Inútiles certezas
(Este artículo fue publicado en El Diario de Ávila en la sección Club Diógenes el 28 de enero de 2014)
Hace ya muchos años, cuando el concepto de almacenamiento en nube era inimaginable, y las conexiones domésticas para internet dependían de un módem interno en el ordenador, compré, como si de algo maravilloso y revolucionario se tratara, una preciosa disquetera a juego con mi Mac con la que podría almacenar en cada diskette/disquete (¿se escribirá así, dado que este neologismo está en desuso?) hasta 128 megas de información. No existían tampoco las memorias usb y las grabadoras de CDs eran algo todavía costoso. Recuerdo la satisfacción de almacenar en cada disco decenas de documentos, unas cuantas fotos, un par de canciones, con la inocente ilusión de que todo aquello (en esa temprana era tecnológica) nos sobreviviría y salvaría de un apuro. Muchos años después, me he resistido a retirar ese caduco y bello artilugio, como el que conserva una inservible moneda por mera afición a la arqueología.
La repetida y amenazante obsolescencia de la tecnología nos ha hecho descartar aparatos año tras año, perder documentos en formatos ya inexistentes, tener que adaptarnos a nuevos programas porque las empresas que diseñaban tales aplicaciones han quebrado... En definitiva, todo es tan efímero y pasajero como una nube. Pero no debe pensarse que soy un agorero ni uno de esos opositores recalcitrantes y frecuentes hacia todo aquello que dependa de un cable. La tecnología me ha acompañado siempre en mi vida, y sin la cual me hubiera sido imposible llevar a cabo cada uno de mis proyectos.
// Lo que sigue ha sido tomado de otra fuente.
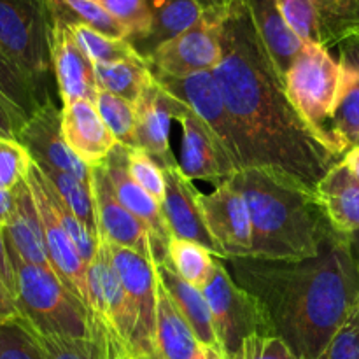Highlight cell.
Segmentation results:
<instances>
[{"label": "cell", "instance_id": "6da1fadb", "mask_svg": "<svg viewBox=\"0 0 359 359\" xmlns=\"http://www.w3.org/2000/svg\"><path fill=\"white\" fill-rule=\"evenodd\" d=\"M212 74L237 128L242 168H262L316 193L342 158L291 104L244 0L221 18V62Z\"/></svg>", "mask_w": 359, "mask_h": 359}, {"label": "cell", "instance_id": "7a4b0ae2", "mask_svg": "<svg viewBox=\"0 0 359 359\" xmlns=\"http://www.w3.org/2000/svg\"><path fill=\"white\" fill-rule=\"evenodd\" d=\"M235 283L258 298L277 337L302 359H318L359 304V263L333 230L314 258L223 259Z\"/></svg>", "mask_w": 359, "mask_h": 359}, {"label": "cell", "instance_id": "3957f363", "mask_svg": "<svg viewBox=\"0 0 359 359\" xmlns=\"http://www.w3.org/2000/svg\"><path fill=\"white\" fill-rule=\"evenodd\" d=\"M230 182L251 216V258L294 262L319 255L333 226L316 193L262 168H242Z\"/></svg>", "mask_w": 359, "mask_h": 359}, {"label": "cell", "instance_id": "277c9868", "mask_svg": "<svg viewBox=\"0 0 359 359\" xmlns=\"http://www.w3.org/2000/svg\"><path fill=\"white\" fill-rule=\"evenodd\" d=\"M16 279V300L21 319L39 333L90 339L91 321L86 305L70 293L51 269L25 262L6 241Z\"/></svg>", "mask_w": 359, "mask_h": 359}, {"label": "cell", "instance_id": "5b68a950", "mask_svg": "<svg viewBox=\"0 0 359 359\" xmlns=\"http://www.w3.org/2000/svg\"><path fill=\"white\" fill-rule=\"evenodd\" d=\"M342 83V65L318 44H304L284 77L286 93L298 114L335 156L344 158L332 133V116Z\"/></svg>", "mask_w": 359, "mask_h": 359}, {"label": "cell", "instance_id": "8992f818", "mask_svg": "<svg viewBox=\"0 0 359 359\" xmlns=\"http://www.w3.org/2000/svg\"><path fill=\"white\" fill-rule=\"evenodd\" d=\"M91 339L104 359H130L135 318L114 266L109 244L100 238L93 259L88 263Z\"/></svg>", "mask_w": 359, "mask_h": 359}, {"label": "cell", "instance_id": "52a82bcc", "mask_svg": "<svg viewBox=\"0 0 359 359\" xmlns=\"http://www.w3.org/2000/svg\"><path fill=\"white\" fill-rule=\"evenodd\" d=\"M51 32L49 0H0V46L49 100L48 79L55 76Z\"/></svg>", "mask_w": 359, "mask_h": 359}, {"label": "cell", "instance_id": "ba28073f", "mask_svg": "<svg viewBox=\"0 0 359 359\" xmlns=\"http://www.w3.org/2000/svg\"><path fill=\"white\" fill-rule=\"evenodd\" d=\"M202 291L212 312L217 342L228 359L242 356V347L249 337L277 335L262 302L235 283L217 256Z\"/></svg>", "mask_w": 359, "mask_h": 359}, {"label": "cell", "instance_id": "9c48e42d", "mask_svg": "<svg viewBox=\"0 0 359 359\" xmlns=\"http://www.w3.org/2000/svg\"><path fill=\"white\" fill-rule=\"evenodd\" d=\"M27 182L32 189L35 203H37L39 216H41L42 230H44L46 249H48L49 263L53 272L58 276L63 286L76 294L84 305H90V291H88V265L83 256L77 251L76 244L70 235L60 223L58 216L53 210L51 202L48 198L44 186V174L39 165L32 160L27 174ZM90 312V311H88Z\"/></svg>", "mask_w": 359, "mask_h": 359}, {"label": "cell", "instance_id": "30bf717a", "mask_svg": "<svg viewBox=\"0 0 359 359\" xmlns=\"http://www.w3.org/2000/svg\"><path fill=\"white\" fill-rule=\"evenodd\" d=\"M221 62V18L203 14L193 27L161 44L147 60L153 74L212 72Z\"/></svg>", "mask_w": 359, "mask_h": 359}, {"label": "cell", "instance_id": "8fae6325", "mask_svg": "<svg viewBox=\"0 0 359 359\" xmlns=\"http://www.w3.org/2000/svg\"><path fill=\"white\" fill-rule=\"evenodd\" d=\"M203 223L216 242L221 259L248 258L252 252V223L244 196L230 181L198 196Z\"/></svg>", "mask_w": 359, "mask_h": 359}, {"label": "cell", "instance_id": "7c38bea8", "mask_svg": "<svg viewBox=\"0 0 359 359\" xmlns=\"http://www.w3.org/2000/svg\"><path fill=\"white\" fill-rule=\"evenodd\" d=\"M154 79L174 95L177 100L188 105L202 121L212 128L221 142L231 154L235 163L242 170L241 151L237 142V128L224 104L223 93L219 90L212 72H196L189 76H167V74H153Z\"/></svg>", "mask_w": 359, "mask_h": 359}, {"label": "cell", "instance_id": "4fadbf2b", "mask_svg": "<svg viewBox=\"0 0 359 359\" xmlns=\"http://www.w3.org/2000/svg\"><path fill=\"white\" fill-rule=\"evenodd\" d=\"M189 107L168 93L154 76L135 104V147L146 151L161 168L179 167L170 149V123L181 119Z\"/></svg>", "mask_w": 359, "mask_h": 359}, {"label": "cell", "instance_id": "5bb4252c", "mask_svg": "<svg viewBox=\"0 0 359 359\" xmlns=\"http://www.w3.org/2000/svg\"><path fill=\"white\" fill-rule=\"evenodd\" d=\"M91 193H93L95 216L98 235L112 245L132 249L153 262L151 235L146 224L133 216L114 191L105 163L91 167Z\"/></svg>", "mask_w": 359, "mask_h": 359}, {"label": "cell", "instance_id": "9a60e30c", "mask_svg": "<svg viewBox=\"0 0 359 359\" xmlns=\"http://www.w3.org/2000/svg\"><path fill=\"white\" fill-rule=\"evenodd\" d=\"M179 123L182 125V147L179 168L188 179L221 186L233 179L241 168L205 121L189 109Z\"/></svg>", "mask_w": 359, "mask_h": 359}, {"label": "cell", "instance_id": "2e32d148", "mask_svg": "<svg viewBox=\"0 0 359 359\" xmlns=\"http://www.w3.org/2000/svg\"><path fill=\"white\" fill-rule=\"evenodd\" d=\"M128 146L116 144L104 161L107 167L114 191L119 202L130 210L135 217H139L147 226L151 235V251H153V263L161 265L168 263V242L172 235L167 226L161 205L139 184L133 181L128 170Z\"/></svg>", "mask_w": 359, "mask_h": 359}, {"label": "cell", "instance_id": "e0dca14e", "mask_svg": "<svg viewBox=\"0 0 359 359\" xmlns=\"http://www.w3.org/2000/svg\"><path fill=\"white\" fill-rule=\"evenodd\" d=\"M18 140L27 147L32 160L42 167H53L72 174L81 181L91 179V167L74 154L65 142L62 130V109L49 100L27 119L18 133Z\"/></svg>", "mask_w": 359, "mask_h": 359}, {"label": "cell", "instance_id": "ac0fdd59", "mask_svg": "<svg viewBox=\"0 0 359 359\" xmlns=\"http://www.w3.org/2000/svg\"><path fill=\"white\" fill-rule=\"evenodd\" d=\"M51 58L62 105L76 100L95 102L98 90L95 63L77 44L67 21L56 16H53Z\"/></svg>", "mask_w": 359, "mask_h": 359}, {"label": "cell", "instance_id": "d6986e66", "mask_svg": "<svg viewBox=\"0 0 359 359\" xmlns=\"http://www.w3.org/2000/svg\"><path fill=\"white\" fill-rule=\"evenodd\" d=\"M163 177L165 196L161 202V212L172 237L196 242L221 258L219 249L203 223L198 203L200 191L193 186L191 179L186 177L179 167L163 168Z\"/></svg>", "mask_w": 359, "mask_h": 359}, {"label": "cell", "instance_id": "ffe728a7", "mask_svg": "<svg viewBox=\"0 0 359 359\" xmlns=\"http://www.w3.org/2000/svg\"><path fill=\"white\" fill-rule=\"evenodd\" d=\"M62 130L65 142L88 167L104 163L112 147L118 144L91 100H76L62 105Z\"/></svg>", "mask_w": 359, "mask_h": 359}, {"label": "cell", "instance_id": "44dd1931", "mask_svg": "<svg viewBox=\"0 0 359 359\" xmlns=\"http://www.w3.org/2000/svg\"><path fill=\"white\" fill-rule=\"evenodd\" d=\"M13 214L7 226L4 228V237L25 262L51 269L41 216L27 179L13 189Z\"/></svg>", "mask_w": 359, "mask_h": 359}, {"label": "cell", "instance_id": "7402d4cb", "mask_svg": "<svg viewBox=\"0 0 359 359\" xmlns=\"http://www.w3.org/2000/svg\"><path fill=\"white\" fill-rule=\"evenodd\" d=\"M316 196L333 230L342 235L359 230V181L342 160L319 181Z\"/></svg>", "mask_w": 359, "mask_h": 359}, {"label": "cell", "instance_id": "603a6c76", "mask_svg": "<svg viewBox=\"0 0 359 359\" xmlns=\"http://www.w3.org/2000/svg\"><path fill=\"white\" fill-rule=\"evenodd\" d=\"M244 4L273 67L284 79L290 67L300 55L304 42L286 25L277 0H244Z\"/></svg>", "mask_w": 359, "mask_h": 359}, {"label": "cell", "instance_id": "cb8c5ba5", "mask_svg": "<svg viewBox=\"0 0 359 359\" xmlns=\"http://www.w3.org/2000/svg\"><path fill=\"white\" fill-rule=\"evenodd\" d=\"M342 83L332 116V133L346 154L359 146V44L351 42L340 48Z\"/></svg>", "mask_w": 359, "mask_h": 359}, {"label": "cell", "instance_id": "d4e9b609", "mask_svg": "<svg viewBox=\"0 0 359 359\" xmlns=\"http://www.w3.org/2000/svg\"><path fill=\"white\" fill-rule=\"evenodd\" d=\"M154 269H156L158 280L163 284L175 307L179 309L182 318L191 326L196 340L202 346L221 349L219 342H217L216 328H214L212 312H210L209 302H207L203 291L181 279L172 269L170 263H161V265L154 263Z\"/></svg>", "mask_w": 359, "mask_h": 359}, {"label": "cell", "instance_id": "484cf974", "mask_svg": "<svg viewBox=\"0 0 359 359\" xmlns=\"http://www.w3.org/2000/svg\"><path fill=\"white\" fill-rule=\"evenodd\" d=\"M147 6L151 13L149 35L133 46L144 60H149L161 44L181 35L203 16L195 0H147Z\"/></svg>", "mask_w": 359, "mask_h": 359}, {"label": "cell", "instance_id": "4316f807", "mask_svg": "<svg viewBox=\"0 0 359 359\" xmlns=\"http://www.w3.org/2000/svg\"><path fill=\"white\" fill-rule=\"evenodd\" d=\"M156 347L160 359H195L202 347L191 326L182 318L160 280H158Z\"/></svg>", "mask_w": 359, "mask_h": 359}, {"label": "cell", "instance_id": "83f0119b", "mask_svg": "<svg viewBox=\"0 0 359 359\" xmlns=\"http://www.w3.org/2000/svg\"><path fill=\"white\" fill-rule=\"evenodd\" d=\"M95 77H97L98 90L118 95L135 105L146 84L153 77V70L147 60L135 56L123 62L95 63Z\"/></svg>", "mask_w": 359, "mask_h": 359}, {"label": "cell", "instance_id": "f1b7e54d", "mask_svg": "<svg viewBox=\"0 0 359 359\" xmlns=\"http://www.w3.org/2000/svg\"><path fill=\"white\" fill-rule=\"evenodd\" d=\"M0 98L23 112L27 118L34 116L41 105L49 102V98L42 95L32 77L7 55L2 46H0Z\"/></svg>", "mask_w": 359, "mask_h": 359}, {"label": "cell", "instance_id": "f546056e", "mask_svg": "<svg viewBox=\"0 0 359 359\" xmlns=\"http://www.w3.org/2000/svg\"><path fill=\"white\" fill-rule=\"evenodd\" d=\"M168 263L181 279L203 290L212 273L216 256L196 242L172 237L168 242Z\"/></svg>", "mask_w": 359, "mask_h": 359}, {"label": "cell", "instance_id": "4dcf8cb0", "mask_svg": "<svg viewBox=\"0 0 359 359\" xmlns=\"http://www.w3.org/2000/svg\"><path fill=\"white\" fill-rule=\"evenodd\" d=\"M39 167L44 172L46 177L51 181V184L55 186V189L60 193L63 202L70 207V210L86 224L88 230L93 231L95 235H98L91 182L81 181L76 175L67 174V172L58 170V168L42 167V165H39ZM98 237H100V235H98Z\"/></svg>", "mask_w": 359, "mask_h": 359}, {"label": "cell", "instance_id": "1f68e13d", "mask_svg": "<svg viewBox=\"0 0 359 359\" xmlns=\"http://www.w3.org/2000/svg\"><path fill=\"white\" fill-rule=\"evenodd\" d=\"M95 105L104 119L105 126L111 130L114 139L119 144L128 147H135V130H137V112L135 105L126 102L125 98L112 95L105 90H97Z\"/></svg>", "mask_w": 359, "mask_h": 359}, {"label": "cell", "instance_id": "d6a6232c", "mask_svg": "<svg viewBox=\"0 0 359 359\" xmlns=\"http://www.w3.org/2000/svg\"><path fill=\"white\" fill-rule=\"evenodd\" d=\"M76 37L77 44L84 49L93 63H114L140 56L126 39H112L83 23H67Z\"/></svg>", "mask_w": 359, "mask_h": 359}, {"label": "cell", "instance_id": "836d02e7", "mask_svg": "<svg viewBox=\"0 0 359 359\" xmlns=\"http://www.w3.org/2000/svg\"><path fill=\"white\" fill-rule=\"evenodd\" d=\"M42 174H44V172H42ZM44 186H46V193H48L49 202H51V205H53V210L56 212L60 223L63 224V228H65L67 233L70 235L72 242L76 244L77 251H79V255L83 256V259L86 262V265H88V263L93 259L98 245H100V237H98V235H95L93 231L88 230L86 224H84L83 221H81L79 217H77L76 214L70 210V207L63 202V198L60 196V193L56 191L55 186L51 184V181H49L46 175H44Z\"/></svg>", "mask_w": 359, "mask_h": 359}, {"label": "cell", "instance_id": "e575fe53", "mask_svg": "<svg viewBox=\"0 0 359 359\" xmlns=\"http://www.w3.org/2000/svg\"><path fill=\"white\" fill-rule=\"evenodd\" d=\"M98 2L126 28L132 46L139 44L149 35L151 13L147 0H98Z\"/></svg>", "mask_w": 359, "mask_h": 359}, {"label": "cell", "instance_id": "d590c367", "mask_svg": "<svg viewBox=\"0 0 359 359\" xmlns=\"http://www.w3.org/2000/svg\"><path fill=\"white\" fill-rule=\"evenodd\" d=\"M0 359H48L23 319L0 321Z\"/></svg>", "mask_w": 359, "mask_h": 359}, {"label": "cell", "instance_id": "8d00e7d4", "mask_svg": "<svg viewBox=\"0 0 359 359\" xmlns=\"http://www.w3.org/2000/svg\"><path fill=\"white\" fill-rule=\"evenodd\" d=\"M30 332L34 333L35 340L48 359H104L100 347L91 337L74 339V337L48 335V333H39L32 328Z\"/></svg>", "mask_w": 359, "mask_h": 359}, {"label": "cell", "instance_id": "74e56055", "mask_svg": "<svg viewBox=\"0 0 359 359\" xmlns=\"http://www.w3.org/2000/svg\"><path fill=\"white\" fill-rule=\"evenodd\" d=\"M32 156L18 139L0 135V188L13 191L27 179Z\"/></svg>", "mask_w": 359, "mask_h": 359}, {"label": "cell", "instance_id": "f35d334b", "mask_svg": "<svg viewBox=\"0 0 359 359\" xmlns=\"http://www.w3.org/2000/svg\"><path fill=\"white\" fill-rule=\"evenodd\" d=\"M128 170L133 181L139 182L154 200L161 205L165 196L163 168L140 147L128 149Z\"/></svg>", "mask_w": 359, "mask_h": 359}, {"label": "cell", "instance_id": "ab89813d", "mask_svg": "<svg viewBox=\"0 0 359 359\" xmlns=\"http://www.w3.org/2000/svg\"><path fill=\"white\" fill-rule=\"evenodd\" d=\"M287 27L304 44H316L314 0H277Z\"/></svg>", "mask_w": 359, "mask_h": 359}, {"label": "cell", "instance_id": "60d3db41", "mask_svg": "<svg viewBox=\"0 0 359 359\" xmlns=\"http://www.w3.org/2000/svg\"><path fill=\"white\" fill-rule=\"evenodd\" d=\"M318 359H359V304Z\"/></svg>", "mask_w": 359, "mask_h": 359}, {"label": "cell", "instance_id": "b9f144b4", "mask_svg": "<svg viewBox=\"0 0 359 359\" xmlns=\"http://www.w3.org/2000/svg\"><path fill=\"white\" fill-rule=\"evenodd\" d=\"M242 359H302L277 335L249 337L242 347Z\"/></svg>", "mask_w": 359, "mask_h": 359}, {"label": "cell", "instance_id": "7bdbcfd3", "mask_svg": "<svg viewBox=\"0 0 359 359\" xmlns=\"http://www.w3.org/2000/svg\"><path fill=\"white\" fill-rule=\"evenodd\" d=\"M27 116L0 98V135L18 139V133L27 123Z\"/></svg>", "mask_w": 359, "mask_h": 359}, {"label": "cell", "instance_id": "ee69618b", "mask_svg": "<svg viewBox=\"0 0 359 359\" xmlns=\"http://www.w3.org/2000/svg\"><path fill=\"white\" fill-rule=\"evenodd\" d=\"M0 280L6 284V287L14 297V293H16V279H14L13 266H11L9 255H7L6 237H4L2 228H0Z\"/></svg>", "mask_w": 359, "mask_h": 359}, {"label": "cell", "instance_id": "f6af8a7d", "mask_svg": "<svg viewBox=\"0 0 359 359\" xmlns=\"http://www.w3.org/2000/svg\"><path fill=\"white\" fill-rule=\"evenodd\" d=\"M11 319H21V314L11 291L0 280V321H11Z\"/></svg>", "mask_w": 359, "mask_h": 359}, {"label": "cell", "instance_id": "bcb514c9", "mask_svg": "<svg viewBox=\"0 0 359 359\" xmlns=\"http://www.w3.org/2000/svg\"><path fill=\"white\" fill-rule=\"evenodd\" d=\"M198 4V7L202 9V13L205 16L212 18H223L224 13L230 9L233 4H237L238 0H195Z\"/></svg>", "mask_w": 359, "mask_h": 359}, {"label": "cell", "instance_id": "7dc6e473", "mask_svg": "<svg viewBox=\"0 0 359 359\" xmlns=\"http://www.w3.org/2000/svg\"><path fill=\"white\" fill-rule=\"evenodd\" d=\"M13 191L0 188V228H2V230L7 226V223H9L11 214H13Z\"/></svg>", "mask_w": 359, "mask_h": 359}, {"label": "cell", "instance_id": "c3c4849f", "mask_svg": "<svg viewBox=\"0 0 359 359\" xmlns=\"http://www.w3.org/2000/svg\"><path fill=\"white\" fill-rule=\"evenodd\" d=\"M342 161L347 165V168H349V170L353 172L354 177H356L358 181H359V146L353 147V149L347 151V153L344 154Z\"/></svg>", "mask_w": 359, "mask_h": 359}, {"label": "cell", "instance_id": "681fc988", "mask_svg": "<svg viewBox=\"0 0 359 359\" xmlns=\"http://www.w3.org/2000/svg\"><path fill=\"white\" fill-rule=\"evenodd\" d=\"M195 359H228V358L224 356V353L221 349H216V347L202 346V347H200L198 356H196Z\"/></svg>", "mask_w": 359, "mask_h": 359}, {"label": "cell", "instance_id": "f907efd6", "mask_svg": "<svg viewBox=\"0 0 359 359\" xmlns=\"http://www.w3.org/2000/svg\"><path fill=\"white\" fill-rule=\"evenodd\" d=\"M347 238H349L351 251H353L354 258H356V259H358V263H359V230L354 231V233L347 235Z\"/></svg>", "mask_w": 359, "mask_h": 359}]
</instances>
Y es este carácter pasajero el que hace que algunos sigamos valorando lo tangible. Un interesantísimo ensayo publicado recientemente por Acantilado, La utilidad de lo inútil, de Nuccio Ordine, nos advierte de esta tentación de subestimar la tradición, relegándola bajo el aplastamiento imparable de lo inmediato o lo utilitario. He leído este precioso opúsculo en la cuidada edición rústica de esta editorial. Creo que en España se publica bastante bien y así se puede comprobar en la gran cantidad de editores independientes que nos ofrecen constantemente publicaciones primorosas, aunque lamentablemente de muy cortas tiradas. Un libro bien traducido y bien impreso, como el que he mencionado, tiene su precio pero también su valor sentimental: el del momento exacto en que se compró y, sobre todo, cuando se leyó. Lo contrario es anecdótico: hace poco Fulano me comentaba que se había descargado de un golpe 2500 libros en su nuevo lector electrónico. Sería deseable que la policía tomara cartas en el asunto, aunque yo mejor le deseo un doloroso empacho. No creo que le aproveche tal sobredosis libresca pues más bien parece la típica fanfarronada de tecnólogo de nuevo cuño. Por mi parte, escribo estas líneas en un ultimísimo dispositivo de Apple, colgaré una copia en mi web a la vez que se publica en la edición impresa de este periódico y abriré, cuando acabe, un libro que tenga olor a libro. Así es la paradoja, servirse de lo digital sin olvidar lo impreso. Estos gustos no me hacen ni mejor ni peor. Sencillamente me gustan los libros impresos, las fichas rayadas de cartulina, el ruido del vinilo, las estilográficas, los folios verjurados con marca de agua, los sacapuntas, las gomas y los lapiceros, y tantas otras inutilidades que, de algún modo, permanecen con nosotros a lo largo de la vida sin que uno tenga miedo de que, tras la próxima feria tecnológica o al cierre del Nasdaq, se hayan quedado repentinamente obsoletos.